EXERCISE MATERIAL ▸
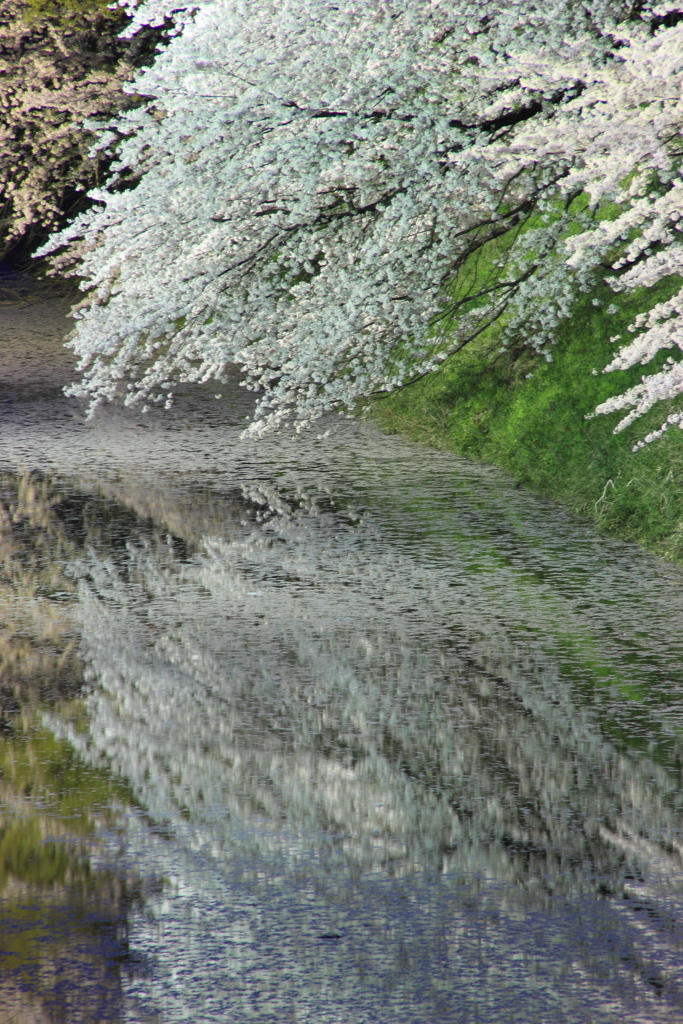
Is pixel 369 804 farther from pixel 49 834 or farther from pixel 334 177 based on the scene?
pixel 334 177

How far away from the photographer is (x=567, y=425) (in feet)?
25.9

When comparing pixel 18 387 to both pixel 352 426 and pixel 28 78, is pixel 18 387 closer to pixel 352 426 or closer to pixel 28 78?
pixel 352 426

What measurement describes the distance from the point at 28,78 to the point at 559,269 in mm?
17913

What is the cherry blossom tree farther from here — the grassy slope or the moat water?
the moat water

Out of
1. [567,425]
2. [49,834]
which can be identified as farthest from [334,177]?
[49,834]

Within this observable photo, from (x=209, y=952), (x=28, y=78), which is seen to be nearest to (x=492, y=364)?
(x=209, y=952)

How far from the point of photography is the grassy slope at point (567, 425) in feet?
21.1

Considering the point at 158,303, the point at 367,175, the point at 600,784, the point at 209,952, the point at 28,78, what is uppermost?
the point at 28,78

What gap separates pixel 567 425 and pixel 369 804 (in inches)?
197

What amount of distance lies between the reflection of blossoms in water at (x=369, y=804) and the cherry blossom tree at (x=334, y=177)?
2363 mm

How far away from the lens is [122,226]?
7.07m

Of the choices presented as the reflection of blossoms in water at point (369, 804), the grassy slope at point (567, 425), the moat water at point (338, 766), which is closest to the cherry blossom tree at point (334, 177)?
the grassy slope at point (567, 425)

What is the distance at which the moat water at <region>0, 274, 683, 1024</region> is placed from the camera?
2.55m

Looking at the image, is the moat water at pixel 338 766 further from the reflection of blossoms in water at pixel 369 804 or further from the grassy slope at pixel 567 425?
the grassy slope at pixel 567 425
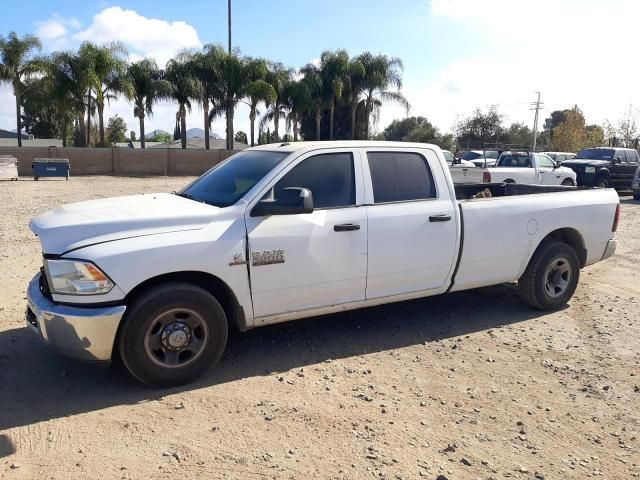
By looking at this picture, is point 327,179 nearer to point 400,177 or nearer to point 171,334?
point 400,177

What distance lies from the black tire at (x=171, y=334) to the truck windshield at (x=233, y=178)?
0.85m

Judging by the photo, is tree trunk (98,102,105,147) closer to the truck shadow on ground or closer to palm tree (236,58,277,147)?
palm tree (236,58,277,147)

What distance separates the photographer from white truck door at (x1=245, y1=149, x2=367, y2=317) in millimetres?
4176

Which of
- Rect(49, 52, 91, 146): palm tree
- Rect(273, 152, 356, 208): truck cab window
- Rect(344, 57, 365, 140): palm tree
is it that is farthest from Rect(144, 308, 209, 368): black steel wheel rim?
Rect(344, 57, 365, 140): palm tree

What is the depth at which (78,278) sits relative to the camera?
142 inches

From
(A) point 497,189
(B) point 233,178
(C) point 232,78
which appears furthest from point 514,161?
(C) point 232,78

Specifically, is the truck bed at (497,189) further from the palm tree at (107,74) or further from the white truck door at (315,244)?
the palm tree at (107,74)

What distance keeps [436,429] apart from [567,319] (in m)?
3.00

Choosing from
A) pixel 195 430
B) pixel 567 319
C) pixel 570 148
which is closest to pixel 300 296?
pixel 195 430

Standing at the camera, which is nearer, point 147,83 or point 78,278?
point 78,278

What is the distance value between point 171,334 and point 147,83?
38.3 metres

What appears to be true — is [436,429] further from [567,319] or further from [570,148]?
[570,148]

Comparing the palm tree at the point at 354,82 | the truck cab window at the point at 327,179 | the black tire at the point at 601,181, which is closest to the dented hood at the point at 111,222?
the truck cab window at the point at 327,179

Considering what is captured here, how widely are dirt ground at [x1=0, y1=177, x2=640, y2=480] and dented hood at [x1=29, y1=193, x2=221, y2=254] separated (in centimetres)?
115
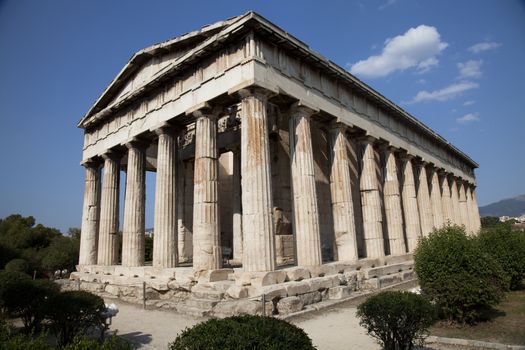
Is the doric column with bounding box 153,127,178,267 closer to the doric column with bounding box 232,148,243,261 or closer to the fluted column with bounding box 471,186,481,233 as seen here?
the doric column with bounding box 232,148,243,261

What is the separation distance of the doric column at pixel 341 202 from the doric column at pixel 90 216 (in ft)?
45.1

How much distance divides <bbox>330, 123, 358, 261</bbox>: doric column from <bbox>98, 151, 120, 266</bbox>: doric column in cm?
1165

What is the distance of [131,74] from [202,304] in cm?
1348

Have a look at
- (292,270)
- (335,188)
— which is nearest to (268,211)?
(292,270)

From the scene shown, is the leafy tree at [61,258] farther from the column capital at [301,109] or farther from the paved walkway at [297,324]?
the column capital at [301,109]

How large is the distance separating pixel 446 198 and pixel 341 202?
56.3 feet

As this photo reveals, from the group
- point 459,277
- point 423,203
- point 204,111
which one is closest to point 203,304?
point 459,277

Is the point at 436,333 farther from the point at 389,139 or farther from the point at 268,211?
the point at 389,139

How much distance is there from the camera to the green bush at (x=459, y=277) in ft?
25.5

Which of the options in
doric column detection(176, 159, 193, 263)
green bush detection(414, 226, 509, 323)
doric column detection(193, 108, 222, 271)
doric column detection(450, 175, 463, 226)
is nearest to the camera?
green bush detection(414, 226, 509, 323)

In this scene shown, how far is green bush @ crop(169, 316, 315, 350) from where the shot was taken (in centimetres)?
352

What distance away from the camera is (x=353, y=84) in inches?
653

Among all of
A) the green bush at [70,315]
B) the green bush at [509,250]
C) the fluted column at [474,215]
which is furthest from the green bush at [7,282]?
the fluted column at [474,215]

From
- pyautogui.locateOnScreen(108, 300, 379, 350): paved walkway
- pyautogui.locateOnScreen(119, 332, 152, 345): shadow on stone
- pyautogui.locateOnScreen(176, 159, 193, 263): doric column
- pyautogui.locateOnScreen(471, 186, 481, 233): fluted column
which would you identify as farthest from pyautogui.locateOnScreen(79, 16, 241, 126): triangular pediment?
pyautogui.locateOnScreen(471, 186, 481, 233): fluted column
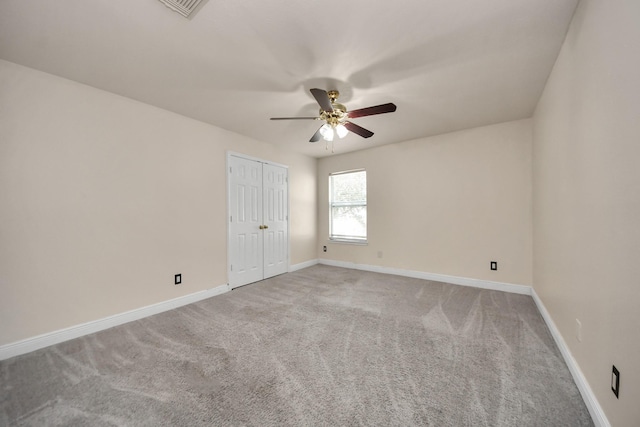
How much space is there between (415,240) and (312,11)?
3.74m

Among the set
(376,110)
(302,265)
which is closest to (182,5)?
(376,110)

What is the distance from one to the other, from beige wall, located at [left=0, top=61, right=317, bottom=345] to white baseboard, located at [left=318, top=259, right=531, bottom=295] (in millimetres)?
2797

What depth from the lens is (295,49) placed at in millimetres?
1908

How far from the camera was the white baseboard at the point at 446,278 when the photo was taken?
341cm

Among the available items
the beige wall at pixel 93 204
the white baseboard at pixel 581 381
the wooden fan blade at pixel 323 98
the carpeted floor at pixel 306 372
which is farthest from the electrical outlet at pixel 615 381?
the beige wall at pixel 93 204

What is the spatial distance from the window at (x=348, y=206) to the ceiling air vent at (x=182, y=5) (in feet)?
12.7

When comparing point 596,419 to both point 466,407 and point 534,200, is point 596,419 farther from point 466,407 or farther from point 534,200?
point 534,200

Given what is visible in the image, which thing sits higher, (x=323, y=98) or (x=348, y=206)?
(x=323, y=98)

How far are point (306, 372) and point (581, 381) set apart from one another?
180cm

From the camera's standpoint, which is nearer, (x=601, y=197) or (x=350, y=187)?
(x=601, y=197)

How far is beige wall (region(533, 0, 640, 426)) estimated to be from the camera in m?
1.03

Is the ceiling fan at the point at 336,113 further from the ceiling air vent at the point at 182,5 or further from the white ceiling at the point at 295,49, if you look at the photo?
the ceiling air vent at the point at 182,5

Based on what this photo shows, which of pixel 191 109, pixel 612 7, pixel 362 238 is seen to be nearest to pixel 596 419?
pixel 612 7

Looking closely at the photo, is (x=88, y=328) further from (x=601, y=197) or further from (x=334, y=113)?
(x=601, y=197)
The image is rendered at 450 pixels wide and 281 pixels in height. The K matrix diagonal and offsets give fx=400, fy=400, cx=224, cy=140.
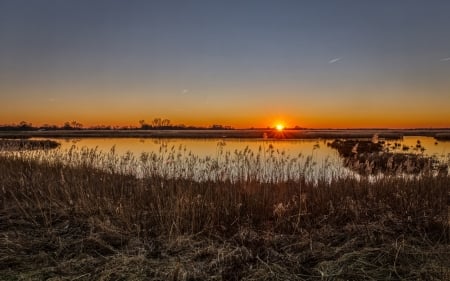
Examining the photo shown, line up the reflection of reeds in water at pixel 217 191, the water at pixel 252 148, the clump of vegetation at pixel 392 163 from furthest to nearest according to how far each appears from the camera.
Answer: the water at pixel 252 148 → the clump of vegetation at pixel 392 163 → the reflection of reeds in water at pixel 217 191

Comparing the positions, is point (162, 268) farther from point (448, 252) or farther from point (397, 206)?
point (397, 206)

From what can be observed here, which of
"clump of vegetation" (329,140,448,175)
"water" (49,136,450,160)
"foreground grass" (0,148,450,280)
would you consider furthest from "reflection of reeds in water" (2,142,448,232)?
"water" (49,136,450,160)

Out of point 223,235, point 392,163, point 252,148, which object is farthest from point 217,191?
point 252,148

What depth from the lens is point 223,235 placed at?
20.6ft

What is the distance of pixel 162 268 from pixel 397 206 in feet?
16.8

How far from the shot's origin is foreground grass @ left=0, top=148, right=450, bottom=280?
4.73m

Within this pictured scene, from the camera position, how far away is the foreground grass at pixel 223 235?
4734 mm

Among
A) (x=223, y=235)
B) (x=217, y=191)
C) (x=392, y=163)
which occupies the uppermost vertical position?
(x=217, y=191)

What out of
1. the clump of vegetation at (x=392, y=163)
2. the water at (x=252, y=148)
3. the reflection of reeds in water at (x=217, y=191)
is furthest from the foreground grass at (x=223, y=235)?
the water at (x=252, y=148)

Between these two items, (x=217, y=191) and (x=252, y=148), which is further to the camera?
(x=252, y=148)

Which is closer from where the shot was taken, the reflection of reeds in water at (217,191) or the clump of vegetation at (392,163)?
the reflection of reeds in water at (217,191)

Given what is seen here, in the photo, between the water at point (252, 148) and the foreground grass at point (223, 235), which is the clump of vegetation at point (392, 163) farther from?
the foreground grass at point (223, 235)

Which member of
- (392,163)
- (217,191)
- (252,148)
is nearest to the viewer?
(217,191)

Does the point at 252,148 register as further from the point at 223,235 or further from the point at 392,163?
the point at 223,235
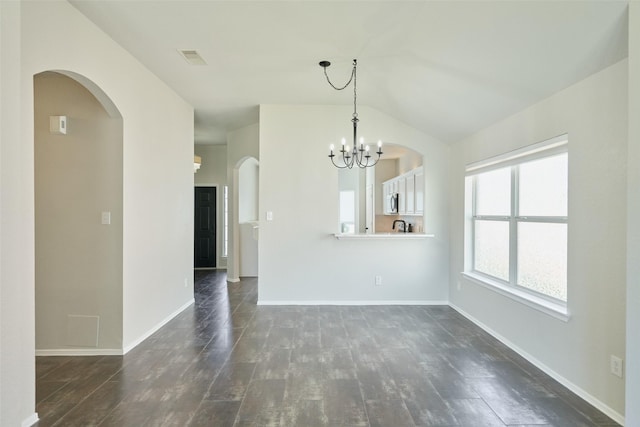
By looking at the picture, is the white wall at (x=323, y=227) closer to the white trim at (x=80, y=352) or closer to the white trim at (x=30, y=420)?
the white trim at (x=80, y=352)

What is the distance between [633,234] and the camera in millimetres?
2004

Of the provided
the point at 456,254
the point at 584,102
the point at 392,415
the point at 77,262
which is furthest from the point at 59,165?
the point at 456,254

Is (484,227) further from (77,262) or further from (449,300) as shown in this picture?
(77,262)

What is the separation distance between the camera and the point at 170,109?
4.60 meters

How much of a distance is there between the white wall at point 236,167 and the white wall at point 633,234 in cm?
520

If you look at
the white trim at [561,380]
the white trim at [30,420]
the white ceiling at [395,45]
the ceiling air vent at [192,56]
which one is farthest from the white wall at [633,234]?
the white trim at [30,420]

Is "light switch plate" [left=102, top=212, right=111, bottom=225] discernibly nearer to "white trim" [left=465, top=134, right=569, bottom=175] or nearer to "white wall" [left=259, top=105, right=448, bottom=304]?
"white wall" [left=259, top=105, right=448, bottom=304]

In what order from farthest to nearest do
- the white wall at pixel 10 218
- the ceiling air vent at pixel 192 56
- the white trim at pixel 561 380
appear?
1. the ceiling air vent at pixel 192 56
2. the white trim at pixel 561 380
3. the white wall at pixel 10 218

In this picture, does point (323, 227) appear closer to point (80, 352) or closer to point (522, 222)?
point (522, 222)

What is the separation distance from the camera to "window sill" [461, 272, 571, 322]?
2.92 metres

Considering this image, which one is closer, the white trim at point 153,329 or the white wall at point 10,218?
the white wall at point 10,218

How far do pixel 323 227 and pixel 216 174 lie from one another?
458cm

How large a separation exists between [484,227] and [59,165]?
4.50 meters

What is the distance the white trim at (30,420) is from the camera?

PROBLEM TO SOLVE ▸
Return, word for word, each line from the line that contains "In what order from farthest to nearest do" to the end of the listing above; include both end lines and nothing else.

SOLUTION ▸
In what order from farthest to nearest do
- the white wall at pixel 10 218
- the ceiling air vent at pixel 192 56
- the white trim at pixel 561 380
appear?
1. the ceiling air vent at pixel 192 56
2. the white trim at pixel 561 380
3. the white wall at pixel 10 218

In this picture, does point (323, 227) appear closer to point (80, 352) or closer to point (522, 222)?
point (522, 222)

What is the separation distance from the camera to "window sill" [461, 272, 571, 322]?
2.92 metres

Considering this image, which one is closer, the white trim at point 153,329 or the white wall at point 10,218?
the white wall at point 10,218

How far do pixel 323 227 and pixel 216 174 lie from one another?
458cm

How large a separation exists between [484,227] and [59,165]?
4.50 meters

What is the distance the white trim at (30,420) is from the camera?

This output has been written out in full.